• _Consigne 1_: Extrayez chaque ligne des entrées qui contient la chaîne "white".

• _Texte extrait_:
★ ★ ★

En voilà un film inclassable, plongée étouffante dans les méandres d'une société japonaise au bord de l'implosion. Dès sa première scène, "Nightmare Detective" pose le ton : ce sera noir et poisseux, loin de tout optimisme. En collant aux basques de son héroïne étrange (très belle Hitomi au regard figé sur l'incompréhensible), Tsukamoto nous fait pénétrer dans le quotidien de japonais en proie au désespoir le plus total. Adolescente suicidaire, mari absent ou flic naïf, tous ses personnages auto-destructeurs sont les proies d'un serial-killer onirique terrifiant, campé par Tsukamoto lui-même, dans un grand numéro de psychopathe absolu adepte de l'auto-mutilation.

Traversé d'éclats gores bien visqueux, alternant scènes de dialogues posées et poursuites oniriques complètement hystériques, "Nightmare Detective" nous dépeint un monde empli d'asociaux à la volonté de mourir évidente, d'autistes torturés trop facilement manipulables, au sein desquels le Détective des Cauchemars en titre, fait figure de totem ombrageux, sorte de super-héros nihiliste (oui, je me répète, mais c'est comme ça !) et maudit.

★ ★ ★

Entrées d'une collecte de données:
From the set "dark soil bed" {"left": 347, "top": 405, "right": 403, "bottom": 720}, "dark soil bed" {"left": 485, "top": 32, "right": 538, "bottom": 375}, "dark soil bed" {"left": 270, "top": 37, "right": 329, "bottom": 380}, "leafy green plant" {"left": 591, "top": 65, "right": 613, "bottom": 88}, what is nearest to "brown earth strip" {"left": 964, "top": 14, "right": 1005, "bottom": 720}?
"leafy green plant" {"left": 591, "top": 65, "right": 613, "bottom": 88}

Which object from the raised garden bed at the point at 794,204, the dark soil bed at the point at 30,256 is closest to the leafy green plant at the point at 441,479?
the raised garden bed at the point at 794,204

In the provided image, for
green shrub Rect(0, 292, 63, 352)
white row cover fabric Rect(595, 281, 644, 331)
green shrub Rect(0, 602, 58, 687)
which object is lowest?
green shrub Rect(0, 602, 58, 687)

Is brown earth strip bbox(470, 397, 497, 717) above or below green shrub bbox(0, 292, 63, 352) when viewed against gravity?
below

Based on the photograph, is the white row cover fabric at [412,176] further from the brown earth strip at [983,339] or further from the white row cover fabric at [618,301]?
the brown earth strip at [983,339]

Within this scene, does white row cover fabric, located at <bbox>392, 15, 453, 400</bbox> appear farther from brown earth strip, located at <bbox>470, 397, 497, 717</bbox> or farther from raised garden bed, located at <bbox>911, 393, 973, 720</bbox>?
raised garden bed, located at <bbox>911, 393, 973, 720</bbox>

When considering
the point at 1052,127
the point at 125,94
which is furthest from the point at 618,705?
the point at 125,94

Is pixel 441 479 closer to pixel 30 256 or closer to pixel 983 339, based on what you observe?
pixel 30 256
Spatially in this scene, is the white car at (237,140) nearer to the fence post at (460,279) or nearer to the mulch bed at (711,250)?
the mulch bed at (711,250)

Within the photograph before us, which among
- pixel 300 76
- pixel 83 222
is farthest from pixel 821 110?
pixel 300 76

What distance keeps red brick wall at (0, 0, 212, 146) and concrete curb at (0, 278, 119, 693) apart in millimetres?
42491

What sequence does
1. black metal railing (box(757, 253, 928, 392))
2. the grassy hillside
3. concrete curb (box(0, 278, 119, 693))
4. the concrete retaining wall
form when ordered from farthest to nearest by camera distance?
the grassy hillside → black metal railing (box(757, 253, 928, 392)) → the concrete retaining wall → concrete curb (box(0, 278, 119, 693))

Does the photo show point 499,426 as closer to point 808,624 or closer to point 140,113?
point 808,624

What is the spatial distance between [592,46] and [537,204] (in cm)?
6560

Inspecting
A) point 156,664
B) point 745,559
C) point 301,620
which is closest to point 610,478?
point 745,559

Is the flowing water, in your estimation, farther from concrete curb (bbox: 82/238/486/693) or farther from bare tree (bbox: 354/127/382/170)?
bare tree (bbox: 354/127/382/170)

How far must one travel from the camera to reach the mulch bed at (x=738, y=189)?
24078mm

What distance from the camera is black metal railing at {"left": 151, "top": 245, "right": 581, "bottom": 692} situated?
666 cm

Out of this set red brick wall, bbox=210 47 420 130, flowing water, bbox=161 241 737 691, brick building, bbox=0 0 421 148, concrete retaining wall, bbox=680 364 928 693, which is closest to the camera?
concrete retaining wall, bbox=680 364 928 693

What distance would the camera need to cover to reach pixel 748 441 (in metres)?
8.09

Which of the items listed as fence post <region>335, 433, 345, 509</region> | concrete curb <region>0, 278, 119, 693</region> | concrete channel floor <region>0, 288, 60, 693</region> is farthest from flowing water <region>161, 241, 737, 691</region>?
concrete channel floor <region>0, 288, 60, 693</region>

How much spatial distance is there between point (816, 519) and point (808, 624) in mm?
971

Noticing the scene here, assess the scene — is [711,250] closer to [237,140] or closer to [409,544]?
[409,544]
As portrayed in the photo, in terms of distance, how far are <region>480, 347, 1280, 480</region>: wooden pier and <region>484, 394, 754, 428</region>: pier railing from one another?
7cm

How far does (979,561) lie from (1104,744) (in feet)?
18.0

★ ★ ★

• _Consigne 2_: Recopiez le passage de la critique de film compris entre "En voilà un" et "adepte de l'auto-mutilation.", bornes incluses.

• _Réponse finale 1_:
white row cover fabric Rect(595, 281, 644, 331)
Based on the photograph, is the white row cover fabric at [412,176] further from the brown earth strip at [983,339] or further from the white row cover fabric at [618,301]?
Within this scene, does white row cover fabric, located at <bbox>392, 15, 453, 400</bbox> appear farther from brown earth strip, located at <bbox>470, 397, 497, 717</bbox> or farther from raised garden bed, located at <bbox>911, 393, 973, 720</bbox>?
Spatially in this scene, is the white car at (237,140) nearer to the fence post at (460,279) or nearer to the mulch bed at (711,250)?

• _Réponse finale 2_:
En voilà un film inclassable, plongée étouffante dans les méandres d'une société japonaise au bord de l'implosion. Dès sa première scène, "Nightmare Detective" pose le ton : ce sera noir et poisseux, loin de tout optimisme. En collant aux basques de son héroïne étrange (très belle Hitomi au regard figé sur l'incompréhensible), Tsukamoto nous fait pénétrer dans le quotidien de japonais en proie au désespoir le plus total. Adolescente suicidaire, mari absent ou flic naïf, tous ses personnages auto-destructeurs sont les proies d'un serial-killer onirique terrifiant, campé par Tsukamoto lui-même, dans un grand numéro de psychopathe absolu adepte de l'auto-mutilation.